TEXT SECTION →
Tips For Sleeping After Open Heart Surgery

If you have just had open heart surgery, you might be feeling more vulnerable and weaker than normal. This is very normal. Unfortunately, it is also relatively normal to experience insomnia after open heart surgery. The anesthesia that you were put under might cause you to have a hard time sleeping. The necessary change in your routine, discomfort from the procedure, and stress from not being able to work might also cause you to have a hard time sleeping. This is problematic because you are going to need to rest in order to recover as quickly as possible from open heart surgery. Here are some tips for sleeping.

1. Schedule Your Pain Medications

Force yourself to develop a routine where you go to bed at the same time each night. This will help you prime your body to sleep and allow you to fall asleep a lot more easily. By making a routine, you will also be able to more easily schedule when you take your pain medication. You want to try to take it around a half hour before you go to bed. This will give the medication time to kick in by the time you are fully ready for bed, making it easier for you to drift off.

[Stored items]
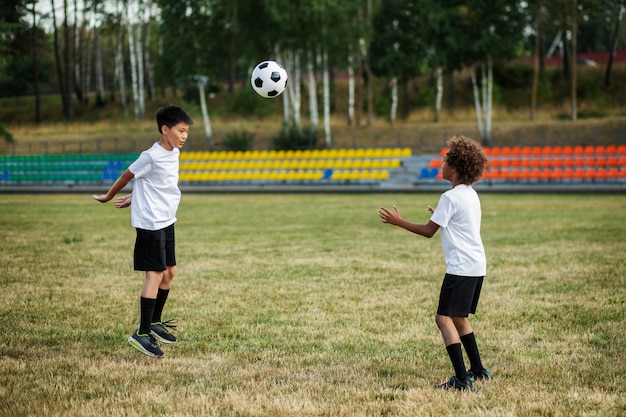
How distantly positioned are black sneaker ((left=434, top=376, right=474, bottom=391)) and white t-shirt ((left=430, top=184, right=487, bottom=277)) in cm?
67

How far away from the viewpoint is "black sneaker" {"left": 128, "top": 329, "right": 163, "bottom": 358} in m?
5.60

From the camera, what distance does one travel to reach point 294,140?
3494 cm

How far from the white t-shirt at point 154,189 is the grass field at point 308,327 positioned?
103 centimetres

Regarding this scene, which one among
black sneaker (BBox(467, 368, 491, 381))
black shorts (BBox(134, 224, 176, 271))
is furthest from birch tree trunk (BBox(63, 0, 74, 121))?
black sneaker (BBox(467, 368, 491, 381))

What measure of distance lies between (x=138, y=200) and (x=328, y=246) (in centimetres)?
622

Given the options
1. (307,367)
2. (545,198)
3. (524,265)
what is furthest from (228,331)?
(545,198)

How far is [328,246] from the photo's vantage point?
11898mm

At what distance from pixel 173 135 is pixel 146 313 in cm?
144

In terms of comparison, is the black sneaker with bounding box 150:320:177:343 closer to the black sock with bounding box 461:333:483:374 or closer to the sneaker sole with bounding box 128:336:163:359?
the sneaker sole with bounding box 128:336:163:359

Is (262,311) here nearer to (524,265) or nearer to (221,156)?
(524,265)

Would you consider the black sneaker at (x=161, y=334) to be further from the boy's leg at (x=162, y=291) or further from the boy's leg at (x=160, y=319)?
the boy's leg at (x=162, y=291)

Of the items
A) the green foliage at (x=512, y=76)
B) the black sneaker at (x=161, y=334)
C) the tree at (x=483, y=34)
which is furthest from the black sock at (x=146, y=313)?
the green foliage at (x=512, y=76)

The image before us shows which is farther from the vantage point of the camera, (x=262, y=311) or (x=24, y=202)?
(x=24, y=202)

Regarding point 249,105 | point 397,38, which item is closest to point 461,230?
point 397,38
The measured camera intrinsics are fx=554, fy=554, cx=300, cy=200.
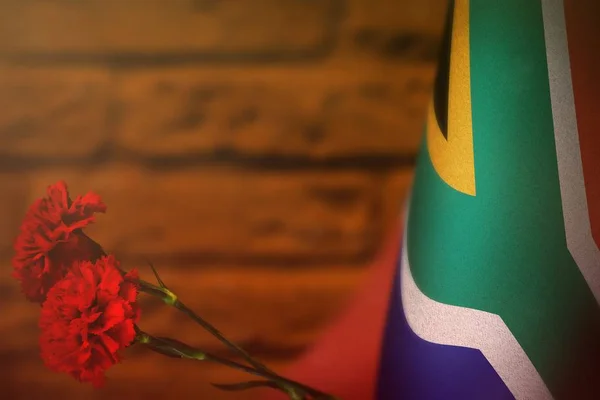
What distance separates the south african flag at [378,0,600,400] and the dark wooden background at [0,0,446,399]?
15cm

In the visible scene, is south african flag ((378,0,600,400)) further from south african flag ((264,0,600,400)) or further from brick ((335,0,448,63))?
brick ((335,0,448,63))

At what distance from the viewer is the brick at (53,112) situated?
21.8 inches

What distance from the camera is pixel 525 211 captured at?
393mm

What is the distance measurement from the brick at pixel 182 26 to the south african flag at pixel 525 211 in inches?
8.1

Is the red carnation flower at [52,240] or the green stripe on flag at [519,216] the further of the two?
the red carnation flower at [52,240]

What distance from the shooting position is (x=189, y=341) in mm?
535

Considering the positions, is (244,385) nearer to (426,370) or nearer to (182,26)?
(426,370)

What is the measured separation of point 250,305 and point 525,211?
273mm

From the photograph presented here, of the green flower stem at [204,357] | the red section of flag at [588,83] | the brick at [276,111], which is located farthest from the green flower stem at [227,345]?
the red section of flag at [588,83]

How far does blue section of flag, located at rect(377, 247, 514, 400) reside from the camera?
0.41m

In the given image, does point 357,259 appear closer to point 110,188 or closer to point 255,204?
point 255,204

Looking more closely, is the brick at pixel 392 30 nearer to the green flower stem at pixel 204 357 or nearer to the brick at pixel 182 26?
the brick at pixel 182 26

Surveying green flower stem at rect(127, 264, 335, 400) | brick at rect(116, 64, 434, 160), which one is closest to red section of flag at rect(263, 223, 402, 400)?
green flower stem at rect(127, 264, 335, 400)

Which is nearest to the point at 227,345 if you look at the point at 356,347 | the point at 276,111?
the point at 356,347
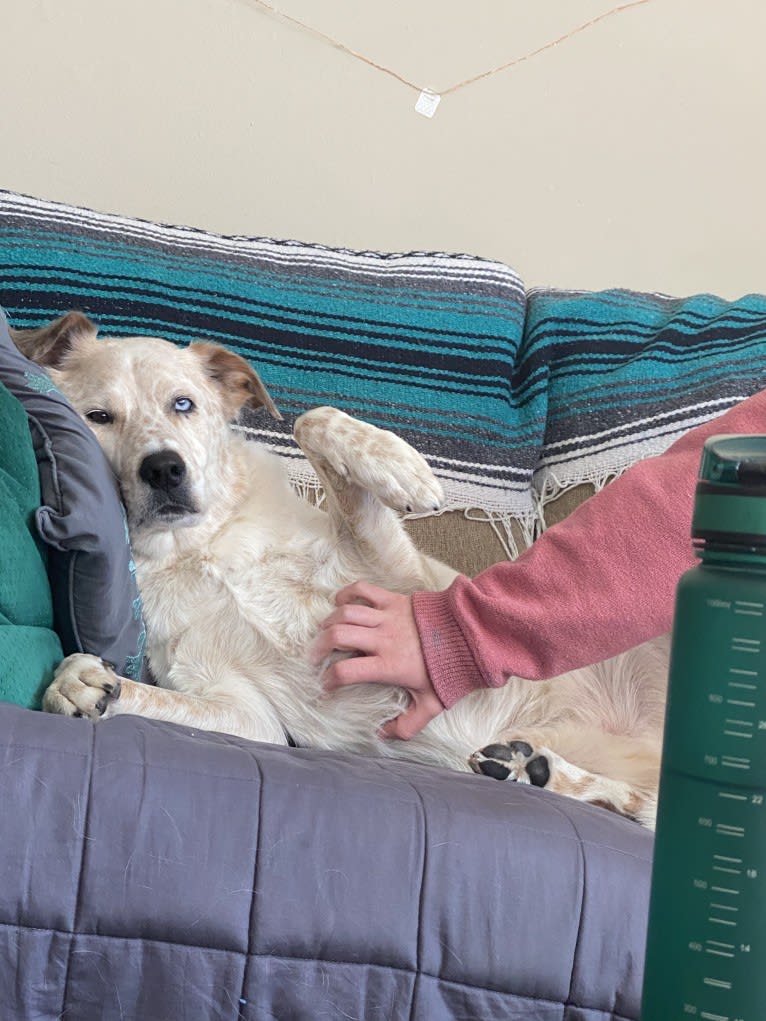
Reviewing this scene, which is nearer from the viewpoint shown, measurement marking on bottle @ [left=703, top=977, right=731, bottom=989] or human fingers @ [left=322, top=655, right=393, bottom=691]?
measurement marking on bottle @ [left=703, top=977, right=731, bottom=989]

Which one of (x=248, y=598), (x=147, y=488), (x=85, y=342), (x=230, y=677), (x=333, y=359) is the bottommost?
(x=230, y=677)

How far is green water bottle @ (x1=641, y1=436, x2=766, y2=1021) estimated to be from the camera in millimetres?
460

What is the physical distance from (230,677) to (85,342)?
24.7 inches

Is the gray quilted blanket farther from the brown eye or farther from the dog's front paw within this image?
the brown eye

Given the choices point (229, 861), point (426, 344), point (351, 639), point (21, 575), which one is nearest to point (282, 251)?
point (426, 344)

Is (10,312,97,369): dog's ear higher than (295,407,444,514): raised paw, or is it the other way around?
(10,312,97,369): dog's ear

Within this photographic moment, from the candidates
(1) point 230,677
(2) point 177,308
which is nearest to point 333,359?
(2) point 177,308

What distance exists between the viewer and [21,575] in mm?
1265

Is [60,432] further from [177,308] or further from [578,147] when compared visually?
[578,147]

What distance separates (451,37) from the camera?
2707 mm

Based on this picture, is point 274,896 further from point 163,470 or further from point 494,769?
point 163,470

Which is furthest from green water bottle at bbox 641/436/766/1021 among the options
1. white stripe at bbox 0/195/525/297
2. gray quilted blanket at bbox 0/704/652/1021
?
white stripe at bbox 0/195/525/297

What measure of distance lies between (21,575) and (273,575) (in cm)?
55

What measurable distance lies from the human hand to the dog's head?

EXERCISE DIRECTIONS → Write out everything in the text on sleeping after open heart surgery from "If you have" down to "tips for sleeping.", word for word.

TASK RESULT →
If you have just had open heart surgery, you might be feeling more vulnerable and weaker than normal. This is very normal. Unfortunately, it is also relatively normal to experience insomnia after open heart surgery. The anesthesia that you were put under might cause you to have a hard time sleeping. The necessary change in your routine, discomfort from the procedure, and stress from not being able to work might also cause you to have a hard time sleeping. This is problematic because you are going to need to rest in order to recover as quickly as possible from open heart surgery. Here are some tips for sleeping.